Cajun Grilled Shrimp and Sausage Skewers
Simple to prepare and packed with flavor, Cajun grilled shrimp skewers are the perfect go to for your next campground meal or simple supper at home.
The layered flavors from the Cajun seasoning, char from the grill brightens the deep smoky Andouille sausage. I promise your campground will smell delicious while these skewers are cooking and your bellies will be full and happy with the warmth of the smoked paprika, cayenne, garlic and herbs.
This is a super fast meal you can have on your table from start to finish in under 45 minutes.
Grill up some onions and bell peppers, make the remoulade sauce so you can dip the tender and succulent grilled shrimp for the authentic Louisiana Cajun food experience.
With this particular recipe we cooked it using the CasusGrill… an amazing 100% biodegradable completely disposable grill. It is amazing!

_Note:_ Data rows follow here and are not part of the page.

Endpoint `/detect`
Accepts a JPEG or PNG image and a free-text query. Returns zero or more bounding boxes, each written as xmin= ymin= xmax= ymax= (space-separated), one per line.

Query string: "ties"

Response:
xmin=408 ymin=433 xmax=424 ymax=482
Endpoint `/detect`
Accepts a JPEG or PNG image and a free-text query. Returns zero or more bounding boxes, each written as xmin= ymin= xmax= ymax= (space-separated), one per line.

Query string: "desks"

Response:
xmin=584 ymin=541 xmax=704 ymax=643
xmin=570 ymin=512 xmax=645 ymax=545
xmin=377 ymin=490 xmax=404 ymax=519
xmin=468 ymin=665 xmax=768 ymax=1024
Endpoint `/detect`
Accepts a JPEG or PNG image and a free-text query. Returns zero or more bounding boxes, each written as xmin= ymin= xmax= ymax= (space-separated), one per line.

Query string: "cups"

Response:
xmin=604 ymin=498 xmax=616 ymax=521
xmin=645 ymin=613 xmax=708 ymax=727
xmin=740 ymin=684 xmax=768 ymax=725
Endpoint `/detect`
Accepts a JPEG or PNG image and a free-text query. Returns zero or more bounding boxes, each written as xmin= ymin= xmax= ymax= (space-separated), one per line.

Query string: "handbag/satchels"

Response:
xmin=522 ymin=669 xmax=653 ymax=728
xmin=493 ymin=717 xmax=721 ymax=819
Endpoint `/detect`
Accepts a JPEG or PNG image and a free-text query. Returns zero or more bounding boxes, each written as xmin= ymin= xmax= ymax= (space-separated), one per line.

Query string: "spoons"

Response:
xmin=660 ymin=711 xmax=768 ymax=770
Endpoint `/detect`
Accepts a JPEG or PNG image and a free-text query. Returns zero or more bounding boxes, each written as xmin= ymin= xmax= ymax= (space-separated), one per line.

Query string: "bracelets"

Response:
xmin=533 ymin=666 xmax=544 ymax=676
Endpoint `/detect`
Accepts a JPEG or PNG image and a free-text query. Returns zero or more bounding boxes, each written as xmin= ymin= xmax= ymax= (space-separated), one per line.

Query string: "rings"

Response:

I promise your campground will smell delicious while these skewers are cooking away and your bellies will be full and happy with the fantastic warmth of the smoked paprika, cayenne, garlic and herbs.
5 based on 5 review(s)
- 16 ounce 41/50 Large size shrimp, peeled and deveined
- 8 Tablespoons unsalted butter
- 2 Tablespoons olive oil
- 1 lemon juiced
- 1 teaspoon lemon zest
- 2 Tablespoons Cajun seasoning , Recipe
- 1- 14oz Package Andouille sausage
- 1 Medium yellow onion
- 1 Green bell pepper
- Combine butter, olive oil, Cajun seasoning, lemon juice and zest in a small pot, bring mixture to a low simmer until the butter is melted. Remove half of the marinade and place in a small bowl and set aside. This will be your basting marinade.
- In a large bowl, combine the shrimp and cooled marinade; mix well and place in the refrigerator for 30-45 minutes.
- Soak wooden skewers in water for 30-45 minutes.
- Slice andouille sausage in ½ inch slices and set aside.
- Cut the bell pepper and onion into 1 ½ inch squares.
- Thread marinated shrimp and sausage onto the wooden skewers, set aside on a platter or sheet pan.
- Heat casus grill for 10 minutes. Add the vegetable skewers to the grill and cook for 5 minutes a side, basting with reserved marinade. After 10 minutes add the Cajun shrimp and sausage skewers to the hot grill in a single layer. Cook until shrimp are no longer opaque and sausage is cooked, about 3-4 minutes a side. Baste with reserved marinade when you turn the skewers over once during the cooking process.
- Serve with remoulade sauce , garnished with chives and lemon wedges.